Over the last 10 months, Unuigbe said Petralon drilled more than 20,000 feet into the field and encountered 14 hydrocarbon-bearing reservoirs with more than 600 feet of net oil pay. In practical terms, he said, the company identified around 7 million barrels of recoverable reserves in one well and another 6 million barrels in a second well, with production capacity exceeding 4,000 barrels per day.
That work, he said, helped move the company from no production to roughly 5,000 barrels per day of capacity over the past year, effectively tripling output capacity in 12 months. Looking ahead, Petralon plans to drill four additional wells over the next two years and target output of at least 15,000 barrels per day from the asset.
The company is also evaluating additional marginal field opportunities as the current licensing round progresses.
Despite growing industry discussion around artificial intelligence and digital tools, Unuigbe said Petralon’s immediate priority remains operational delivery rather than chasing technology trends. He said the company is not yet focused on AI adoption, arguing that in Nigeria’s upstream context, the more urgent requirements are drilling rigs, technical expertise, operational depth and resilient teams capable of executing projects.
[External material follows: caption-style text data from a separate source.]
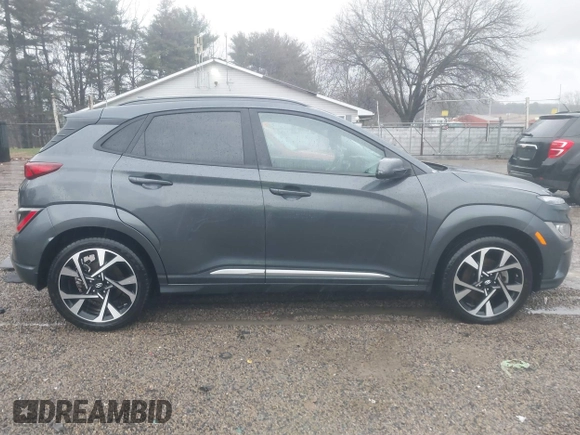 2022 Hyundai Kona Limited with VIN KM8K53A3XNU876882, listed as a IAAI auction lot 41223202 with 40,008 mi miles. Bid and sale history available at carsss.com. Image 14.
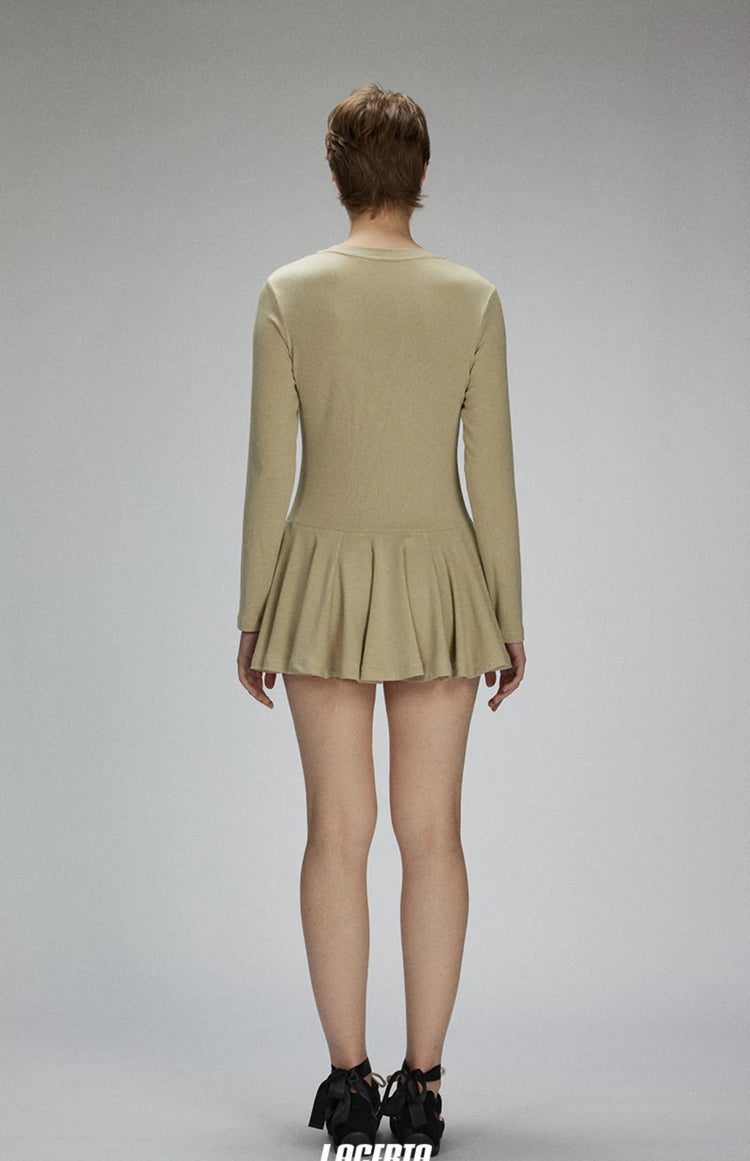 Henley Collar Casual Knit Dress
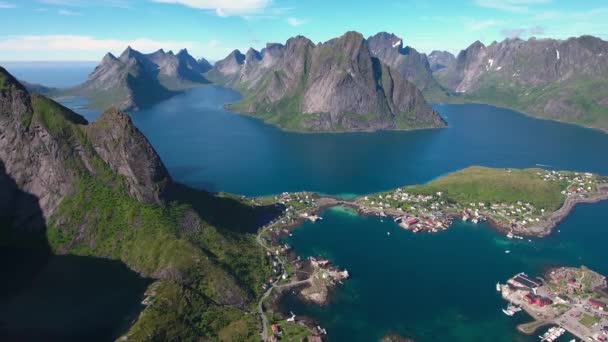 Lofoten arquipélago ilhas imagens aéreas — Vídeo de Stock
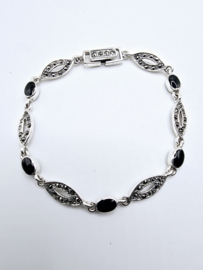 Echt zilveren armband Marcasiet maat 19 cm.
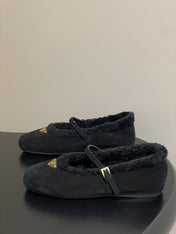 PRADA 25S MARY JANE FLATS IN BLACK SUEDE WITH GOLD HARDWARE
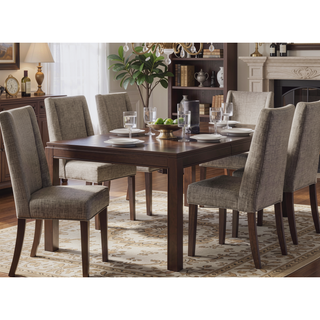Sunvega Dark Brown Finish White Oak Veneer Dining Table with Extension Leaf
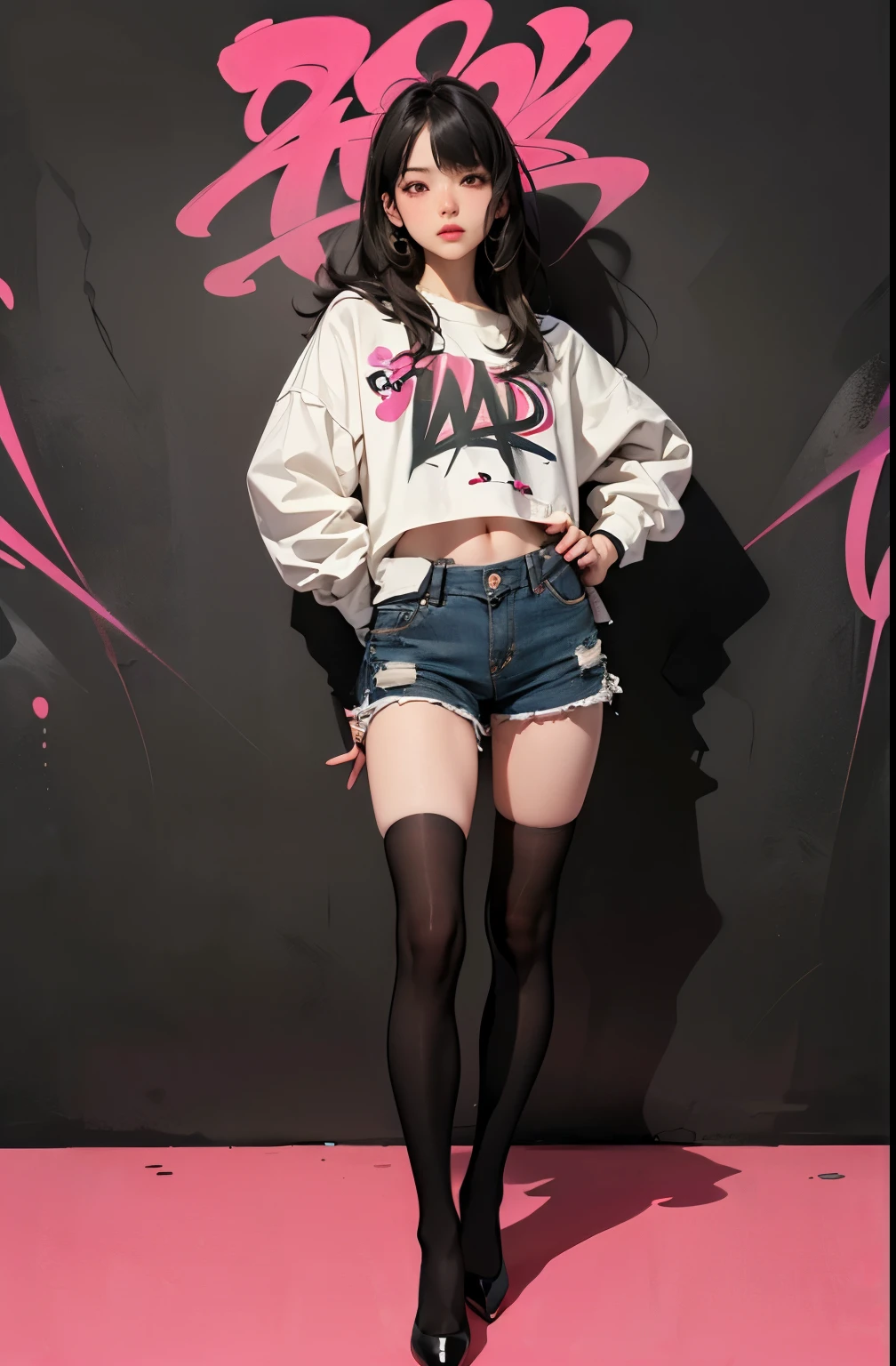 ((masterpiece, high quality, best quality, 8k, wallpaper, detailed, realistic)), 2girls, korean popstar, thighhighs, high heels, long legs, black hair, pretty hands, fringe, full body, (multiple girls:1.4), simple red background, palm trees,  (graffiti wall:1.2), muscular, strong, courageous 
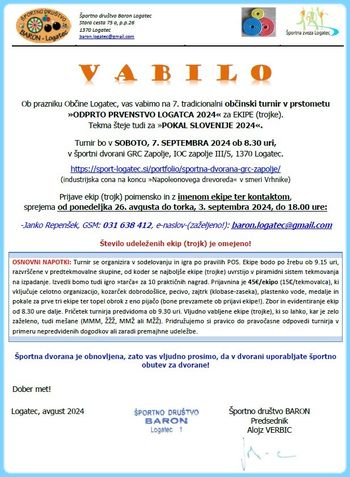 7. ODPRTO PRVENSTVO LOGATCA 2024 in POKAL SLOVENIJE V PRSTOMETU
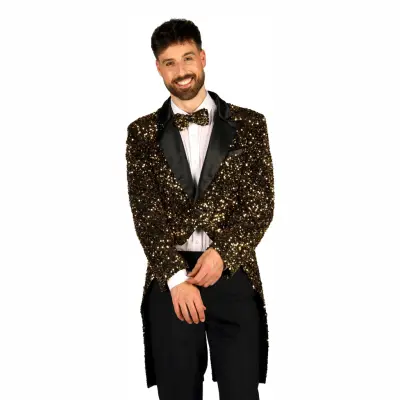 Paljettfrack Herr Svart/Guld Deluxe - X-Large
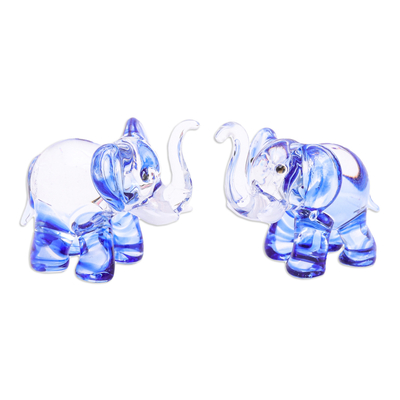 Pair of Blue-Toned Handblown Glass Elephant Figurines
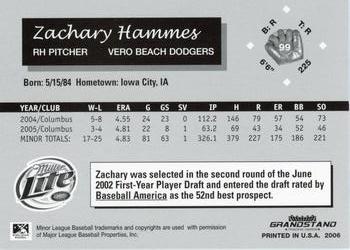 2006 Grandstand Vero Beach Dodgers #NNO Zachary Hammes Back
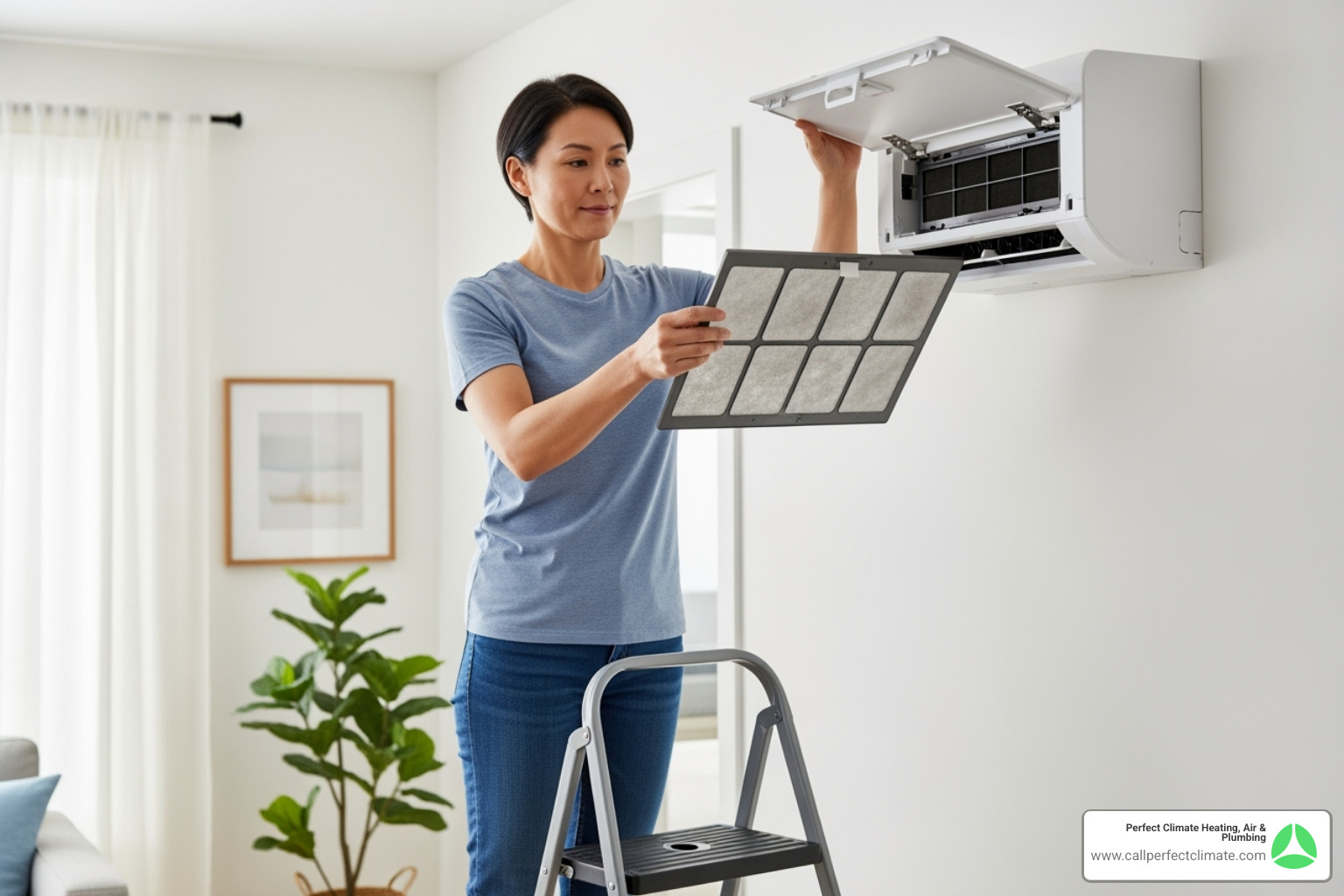 Homeowner easily cleaning ductless system filter - ductless hvac maintenance in haubstadt in Homeowner easily cleaning ductless system filter - ductless hvac maintenance in haubstadt in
“I’m not somebody who follows fads,” he said, adding that AI may become a useful add-on in time, but is not central to the company’s near-term production strategy.
On the broader market outlook, Unuigbe linked Nigeria’s long-term energy case to shifts in the global geopolitical landscape. Referencing supply disruptions and market volatility tied to tensions around key global shipping chokepoints, he argued that Nigeria and other African producers offer an underappreciated strategic advantage: proximity to Atlantic export routes and the ability to supply Europe and the Americas without relying on more vulnerable corridors.
In that context, Unuigbe said Nigeria’s vast oil and gas resources should be seen not only as a domestic economic opportunity but also as part of a broader global supply diversification story. He added that if more investment were directed toward unlocking African hydrocarbon production not just in Nigeria, but also in markets such as Angola, Libya, Namibia, Ghana and Cote d’Ivoire global energy systems could become less concentrated and potentially more resilient.
For Nigeria, his message was straightforward: the reserves are there, reforms are advancing and the next phase will depend on execution, credibility and the ability to attract patient capital to convert potential into sustained production growth.